Very good diversification

The 3 months correlation between SFL and Sabre is -0.38. Overlapping area represents the amount of risk that can be diversified away by holding SFL Corp. and Sabre Corpo in the same portfolio, assuming nothing else is changed. The correlation between historical prices or returns on Sabre Corpo and SFL is a relative statistical measure of the degree to which these equity instruments tend to move together. The correlation coefficient measures the extent to which returns on SFL Corporation are associated (or correlated) with Sabre Corpo. Values of the correlation coefficient range from -1 to +1, where.

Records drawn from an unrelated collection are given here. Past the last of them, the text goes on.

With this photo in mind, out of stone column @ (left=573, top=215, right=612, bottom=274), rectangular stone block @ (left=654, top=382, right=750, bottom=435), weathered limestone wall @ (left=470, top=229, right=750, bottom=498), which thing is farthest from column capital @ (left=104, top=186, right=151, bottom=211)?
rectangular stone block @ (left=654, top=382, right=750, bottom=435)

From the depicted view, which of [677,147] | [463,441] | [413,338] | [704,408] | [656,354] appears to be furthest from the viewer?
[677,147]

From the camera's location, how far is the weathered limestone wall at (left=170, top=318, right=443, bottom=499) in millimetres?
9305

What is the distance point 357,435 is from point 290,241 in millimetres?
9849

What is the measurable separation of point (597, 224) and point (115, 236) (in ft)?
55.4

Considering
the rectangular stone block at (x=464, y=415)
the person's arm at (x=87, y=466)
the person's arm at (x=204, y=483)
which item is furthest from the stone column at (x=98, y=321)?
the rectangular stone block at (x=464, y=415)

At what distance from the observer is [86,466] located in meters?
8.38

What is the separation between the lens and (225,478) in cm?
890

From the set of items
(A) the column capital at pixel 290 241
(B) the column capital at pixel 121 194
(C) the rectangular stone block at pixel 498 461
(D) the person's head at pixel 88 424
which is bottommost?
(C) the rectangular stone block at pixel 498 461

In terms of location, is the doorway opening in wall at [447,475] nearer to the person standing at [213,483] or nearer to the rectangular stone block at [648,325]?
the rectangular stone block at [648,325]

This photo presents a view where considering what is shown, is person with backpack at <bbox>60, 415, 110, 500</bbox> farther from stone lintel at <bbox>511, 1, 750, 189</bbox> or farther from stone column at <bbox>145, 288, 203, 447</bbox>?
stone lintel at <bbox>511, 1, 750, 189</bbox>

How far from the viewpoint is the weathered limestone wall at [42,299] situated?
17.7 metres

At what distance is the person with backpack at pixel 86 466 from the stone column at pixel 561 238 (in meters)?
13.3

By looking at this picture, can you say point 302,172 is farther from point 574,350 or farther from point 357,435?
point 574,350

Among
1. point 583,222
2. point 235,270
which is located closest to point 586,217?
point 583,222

The correlation of zero (0) is possible when the price movement of Sabre Corpo has no effect on the direction of SFL i.e., SFL and Sabre Corpo go up and down completely randomly.

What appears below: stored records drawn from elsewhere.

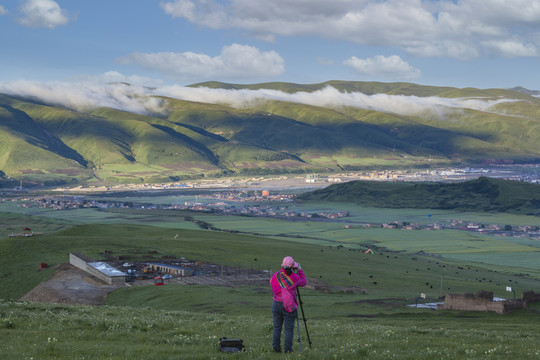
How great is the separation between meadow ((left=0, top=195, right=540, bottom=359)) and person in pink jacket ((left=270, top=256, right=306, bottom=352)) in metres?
0.66

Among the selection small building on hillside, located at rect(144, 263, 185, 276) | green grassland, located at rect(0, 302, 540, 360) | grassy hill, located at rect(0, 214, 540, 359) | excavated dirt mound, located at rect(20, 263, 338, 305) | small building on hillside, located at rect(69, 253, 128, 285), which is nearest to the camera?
green grassland, located at rect(0, 302, 540, 360)

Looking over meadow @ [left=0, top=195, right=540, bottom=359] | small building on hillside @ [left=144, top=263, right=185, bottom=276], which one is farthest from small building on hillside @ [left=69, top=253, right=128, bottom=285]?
small building on hillside @ [left=144, top=263, right=185, bottom=276]

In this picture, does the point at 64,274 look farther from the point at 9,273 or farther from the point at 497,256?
the point at 497,256

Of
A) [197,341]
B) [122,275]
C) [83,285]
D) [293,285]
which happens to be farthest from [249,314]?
[122,275]

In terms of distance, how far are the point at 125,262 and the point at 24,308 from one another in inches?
2408

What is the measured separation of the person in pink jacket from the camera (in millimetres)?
21062

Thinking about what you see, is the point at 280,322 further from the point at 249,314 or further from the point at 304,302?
the point at 304,302

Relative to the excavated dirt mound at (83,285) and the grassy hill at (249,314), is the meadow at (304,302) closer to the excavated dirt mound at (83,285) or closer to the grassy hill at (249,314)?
the grassy hill at (249,314)

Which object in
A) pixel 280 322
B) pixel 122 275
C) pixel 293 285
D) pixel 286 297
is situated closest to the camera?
pixel 286 297

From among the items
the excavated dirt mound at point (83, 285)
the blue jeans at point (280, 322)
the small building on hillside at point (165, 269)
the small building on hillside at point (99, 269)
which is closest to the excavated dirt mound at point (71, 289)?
the excavated dirt mound at point (83, 285)

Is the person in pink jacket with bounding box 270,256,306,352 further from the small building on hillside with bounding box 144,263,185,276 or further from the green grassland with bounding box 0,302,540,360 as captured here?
the small building on hillside with bounding box 144,263,185,276

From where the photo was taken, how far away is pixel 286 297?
68.8 feet

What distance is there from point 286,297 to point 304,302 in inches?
1533

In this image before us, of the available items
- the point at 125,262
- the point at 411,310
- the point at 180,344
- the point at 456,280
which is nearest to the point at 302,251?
the point at 456,280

Pair Corralation between SFL and Sabre Corpo

Considering the 90-day investment horizon SFL Corporation is expected to under-perform the Sabre Corpo. But the stock apears to be less risky and, when comparing its historical volatility, SFL Corporation is 2.06 times less risky than Sabre Corpo. The stock trades about -0.13 of its potential returns per unit of risk. The Sabre Corpo is currently generating about -0.03 of returns per unit of risk over similar time horizon. If you would invest  373.00  in Sabre Corpo on December 26, 2024 and sell it today you would lose (41.00) from holding Sabre Corpo or give up 10.99% of portfolio value over 90 days.
Time Period3 Months [change]
DirectionMoves Against 
StrengthInsignificant
Accuracy100.0%
ValuesDaily Returns

SFL Corp.  vs.  Sabre Corpo

 Performance 
       Timeline  
SFL Corporation 

Risk-Adjusted Performance

Very Weak

 
Weak
 
Strong
Over the last 90 days SFL Corporation has generated negative risk-adjusted returns adding no value to investors with long positions. Despite unsteady performance in the last few months, the Stock's technical and fundamental indicators remain quite persistent which may send shares a bit higher in April 2025. The latest mess may also be a sign of long-standing up-swing for the company institutional investors.
Sabre Corpo 

Risk-Adjusted Performance

Very Weak

 
Weak
 
Strong
Over the last 90 days Sabre Corpo has generated negative risk-adjusted returns adding no value to investors with long positions. Even with latest weak performance, the Stock's fundamental drivers remain invariable and the latest agitation on Wall Street may also be a sign of long-running gains for the enterprise retail investors.

SFL and Sabre Corpo Volatility Contrast

   Predicted Return Density   
       Returns  

Pair Trading with SFL and Sabre Corpo

The main advantage of trading using opposite SFL and Sabre Corpo positions is that it hedges away some unsystematic risk. Because of two separate transactions, even if SFL position performs unexpectedly, Sabre Corpo can make up some of the losses. Pair trading also minimizes risk from directional movements in the market. For example, if an entire industry or sector drops because of unexpected headlines, the short position in Sabre Corpo will offset losses from the drop in Sabre Corpo's long position.
The idea behind SFL Corporation and Sabre Corpo pairs trading is to make the combined position market-neutral, meaning the overall market's direction will not affect its win or loss (or potential downside or upside). This can be achieved by designing a pairs trade with two highly correlated stocks or equities that operate in a similar space or sector, making it possible to obtain profits through simple and relatively low-risk investment.
Check out your portfolio center.
Note that this page's information should be used as a complementary analysis to find the right mix of equity instruments to add to your existing portfolios or create a brand new portfolio. You can also try the Portfolio Volatility module to check portfolio volatility and analyze historical return density to properly model market risk.